Postoperative pain following TKA and the effective management strategies are currently a focus of intense research for several reasons. One, Postoperative pain after a TKA has shown to be more severe compared to postoperative pain after a total hip arthroplasty [22]. Two, nearly 44-57% of patients who are status-postoperative TKA have severe enough pain to wake them up from sleep, pain at rest or stimulus independent pain during the first 3 postoperative days [23]. Three, severe postoperative TKA pain has been shown to be the most significant risk factor for developing persistent postsurgical pain [24]. Four, severe postoperative TKA pain is shown to be associated with poor functional outcome [25].

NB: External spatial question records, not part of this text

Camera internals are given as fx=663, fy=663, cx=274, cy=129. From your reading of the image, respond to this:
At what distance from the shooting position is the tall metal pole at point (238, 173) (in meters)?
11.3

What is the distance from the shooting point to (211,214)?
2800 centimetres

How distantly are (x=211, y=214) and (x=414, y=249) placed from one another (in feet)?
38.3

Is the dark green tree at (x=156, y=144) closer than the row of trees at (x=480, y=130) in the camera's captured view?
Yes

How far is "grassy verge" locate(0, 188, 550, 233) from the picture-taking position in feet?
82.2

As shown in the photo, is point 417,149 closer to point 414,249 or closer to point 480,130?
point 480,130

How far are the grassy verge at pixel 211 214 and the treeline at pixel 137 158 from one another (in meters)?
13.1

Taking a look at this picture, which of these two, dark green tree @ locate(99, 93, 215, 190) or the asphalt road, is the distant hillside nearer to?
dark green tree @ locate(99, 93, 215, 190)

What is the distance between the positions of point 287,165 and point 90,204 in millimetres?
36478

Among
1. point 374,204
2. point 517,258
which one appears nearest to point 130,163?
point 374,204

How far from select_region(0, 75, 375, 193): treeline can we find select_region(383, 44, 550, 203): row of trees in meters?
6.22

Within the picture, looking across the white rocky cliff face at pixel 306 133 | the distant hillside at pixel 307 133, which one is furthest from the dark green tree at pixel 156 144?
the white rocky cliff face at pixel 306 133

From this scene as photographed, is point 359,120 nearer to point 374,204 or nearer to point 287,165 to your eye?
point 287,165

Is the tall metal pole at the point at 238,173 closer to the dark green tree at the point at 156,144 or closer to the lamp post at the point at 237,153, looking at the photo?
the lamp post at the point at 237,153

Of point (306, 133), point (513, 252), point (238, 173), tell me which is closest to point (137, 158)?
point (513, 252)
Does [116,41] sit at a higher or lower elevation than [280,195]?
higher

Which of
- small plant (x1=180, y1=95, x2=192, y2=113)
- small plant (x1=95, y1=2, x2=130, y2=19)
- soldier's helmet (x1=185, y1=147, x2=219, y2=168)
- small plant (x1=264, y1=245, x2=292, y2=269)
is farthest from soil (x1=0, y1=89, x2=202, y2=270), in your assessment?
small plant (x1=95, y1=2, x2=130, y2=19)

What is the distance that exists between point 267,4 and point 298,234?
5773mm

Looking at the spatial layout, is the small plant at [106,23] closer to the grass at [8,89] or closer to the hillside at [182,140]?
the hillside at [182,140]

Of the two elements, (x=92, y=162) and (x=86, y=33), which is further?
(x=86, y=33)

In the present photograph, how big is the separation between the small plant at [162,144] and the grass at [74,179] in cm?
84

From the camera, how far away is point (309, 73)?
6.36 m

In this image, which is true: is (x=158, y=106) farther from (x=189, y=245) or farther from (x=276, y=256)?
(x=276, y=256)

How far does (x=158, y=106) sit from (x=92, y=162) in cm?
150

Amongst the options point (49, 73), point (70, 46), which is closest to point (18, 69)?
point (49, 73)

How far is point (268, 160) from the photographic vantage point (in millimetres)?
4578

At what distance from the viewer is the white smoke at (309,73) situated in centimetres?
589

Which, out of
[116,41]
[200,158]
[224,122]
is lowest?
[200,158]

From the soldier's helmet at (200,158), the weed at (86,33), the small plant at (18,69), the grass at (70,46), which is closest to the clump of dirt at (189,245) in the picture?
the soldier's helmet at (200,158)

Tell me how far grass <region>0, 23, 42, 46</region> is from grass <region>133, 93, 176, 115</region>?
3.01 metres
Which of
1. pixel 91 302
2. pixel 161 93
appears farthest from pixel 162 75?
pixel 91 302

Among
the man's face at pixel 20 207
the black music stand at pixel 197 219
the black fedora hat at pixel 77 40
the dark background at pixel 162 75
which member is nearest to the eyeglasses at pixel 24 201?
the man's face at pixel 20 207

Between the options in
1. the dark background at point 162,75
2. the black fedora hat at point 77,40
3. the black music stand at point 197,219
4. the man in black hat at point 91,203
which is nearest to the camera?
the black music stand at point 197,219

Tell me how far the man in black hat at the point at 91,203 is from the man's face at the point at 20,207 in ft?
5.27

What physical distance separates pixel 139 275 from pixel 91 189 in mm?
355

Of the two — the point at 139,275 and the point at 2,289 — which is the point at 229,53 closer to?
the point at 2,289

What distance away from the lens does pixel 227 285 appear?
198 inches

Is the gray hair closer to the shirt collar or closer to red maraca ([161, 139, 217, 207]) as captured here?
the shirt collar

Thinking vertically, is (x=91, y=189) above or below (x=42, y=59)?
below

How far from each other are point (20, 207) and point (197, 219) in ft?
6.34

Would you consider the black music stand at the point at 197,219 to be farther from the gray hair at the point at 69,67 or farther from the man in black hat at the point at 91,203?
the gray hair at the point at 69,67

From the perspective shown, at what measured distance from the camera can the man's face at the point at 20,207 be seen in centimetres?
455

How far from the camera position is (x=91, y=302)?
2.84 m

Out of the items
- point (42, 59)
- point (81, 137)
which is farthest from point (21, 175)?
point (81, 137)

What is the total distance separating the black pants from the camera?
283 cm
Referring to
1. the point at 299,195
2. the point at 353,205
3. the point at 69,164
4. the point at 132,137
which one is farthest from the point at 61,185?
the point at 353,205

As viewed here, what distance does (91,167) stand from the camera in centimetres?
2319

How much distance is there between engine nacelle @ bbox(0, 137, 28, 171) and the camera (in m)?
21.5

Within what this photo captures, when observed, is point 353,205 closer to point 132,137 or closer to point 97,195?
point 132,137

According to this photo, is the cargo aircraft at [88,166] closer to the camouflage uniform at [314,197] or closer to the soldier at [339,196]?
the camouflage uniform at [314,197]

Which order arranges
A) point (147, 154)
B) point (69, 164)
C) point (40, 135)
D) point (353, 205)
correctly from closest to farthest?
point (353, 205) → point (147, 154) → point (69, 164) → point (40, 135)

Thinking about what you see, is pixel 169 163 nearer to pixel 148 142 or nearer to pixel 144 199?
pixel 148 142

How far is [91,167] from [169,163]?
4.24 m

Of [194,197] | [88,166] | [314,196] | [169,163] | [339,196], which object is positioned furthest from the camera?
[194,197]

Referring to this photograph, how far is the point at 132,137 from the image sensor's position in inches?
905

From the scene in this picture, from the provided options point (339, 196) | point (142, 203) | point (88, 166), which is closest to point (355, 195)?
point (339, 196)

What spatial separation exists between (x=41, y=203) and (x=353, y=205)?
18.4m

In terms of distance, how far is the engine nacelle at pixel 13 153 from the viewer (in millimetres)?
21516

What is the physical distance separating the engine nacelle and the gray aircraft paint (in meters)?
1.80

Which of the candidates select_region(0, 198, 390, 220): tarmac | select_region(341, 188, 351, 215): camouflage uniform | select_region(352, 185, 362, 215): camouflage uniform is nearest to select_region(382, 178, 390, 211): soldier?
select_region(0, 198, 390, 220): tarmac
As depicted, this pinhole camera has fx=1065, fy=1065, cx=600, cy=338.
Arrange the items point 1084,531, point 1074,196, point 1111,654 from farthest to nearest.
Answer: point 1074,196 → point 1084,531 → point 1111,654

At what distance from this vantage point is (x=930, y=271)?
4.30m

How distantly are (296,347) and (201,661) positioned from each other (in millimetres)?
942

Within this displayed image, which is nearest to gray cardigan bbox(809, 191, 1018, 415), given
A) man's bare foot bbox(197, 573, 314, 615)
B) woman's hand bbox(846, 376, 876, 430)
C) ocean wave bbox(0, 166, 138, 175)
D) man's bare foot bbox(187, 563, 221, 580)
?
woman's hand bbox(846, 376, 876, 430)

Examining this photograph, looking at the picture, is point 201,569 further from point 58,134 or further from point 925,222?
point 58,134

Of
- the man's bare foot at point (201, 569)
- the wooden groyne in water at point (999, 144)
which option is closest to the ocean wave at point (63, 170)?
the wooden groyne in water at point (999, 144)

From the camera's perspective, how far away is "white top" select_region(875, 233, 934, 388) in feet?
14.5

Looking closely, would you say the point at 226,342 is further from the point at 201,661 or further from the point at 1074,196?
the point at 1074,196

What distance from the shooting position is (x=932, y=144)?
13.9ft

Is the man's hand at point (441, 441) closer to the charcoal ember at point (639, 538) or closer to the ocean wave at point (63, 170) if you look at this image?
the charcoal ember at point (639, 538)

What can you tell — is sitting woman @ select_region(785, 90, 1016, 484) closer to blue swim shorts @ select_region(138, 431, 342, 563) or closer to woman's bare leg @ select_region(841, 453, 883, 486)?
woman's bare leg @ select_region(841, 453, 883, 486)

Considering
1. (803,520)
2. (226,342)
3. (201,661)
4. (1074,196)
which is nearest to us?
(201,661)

The use of periarticular injections instead of reliance on peripheral nerve blocks and opioids, which shifts some control over pain management from the anesthesiologist and pain team to the orthopedic surgeon, represents a recent cultural change [26]. Unlike the opioids, PAI are not associated with opioid-related adverse drug events (ORADEs) [11], such as the sedation, respiratory depression, constipation, urinary retention and pruritus [12]. Among 1190 patients, Feibel et al reported an overall complication rate of 1.5%, with 0.7% at major risk of falling and requiring repeat surgical intervention [27]. Widmar et al found the incidence of neural complications was 1.94% out of 1802 patients [28]. Prolonged sensory dysfunction is a real and unique complication of FSNB in a subset of patients, especially those who are women, obese and older. Unlike the peripheral nerve blocks, PAI is not associated with quadriceps dysfunction hence facilitating early rehabilitation, decreased the length of hospital stay and ultimately affect the final clinical outcome positively after a TKA.
Taking further the concept of PAI in pain management following TKA, the efficacy of continuous intraarticular infusion is now being investigated [29,30]. If continuous intraarticular infusion is safe, effective and synergistic with PAI in controlling pain and restoring quadriceps function, evolution of TKA into outpatient surgery in the near future is possible.
Conclusion
During one-stage BTKA, administration of PAI for the ipsilateral knee and FSNB for the contralateral knee provides clinically similar postoperative pain relief on POD 1, 2 and 3. FSNB knees had significantly lower quadriceps power on POD1 compared to PAI knees. However, on POD2 and 3 no such significant difference in the quadriceps power was noted clinically between the PAI and FSNB knees.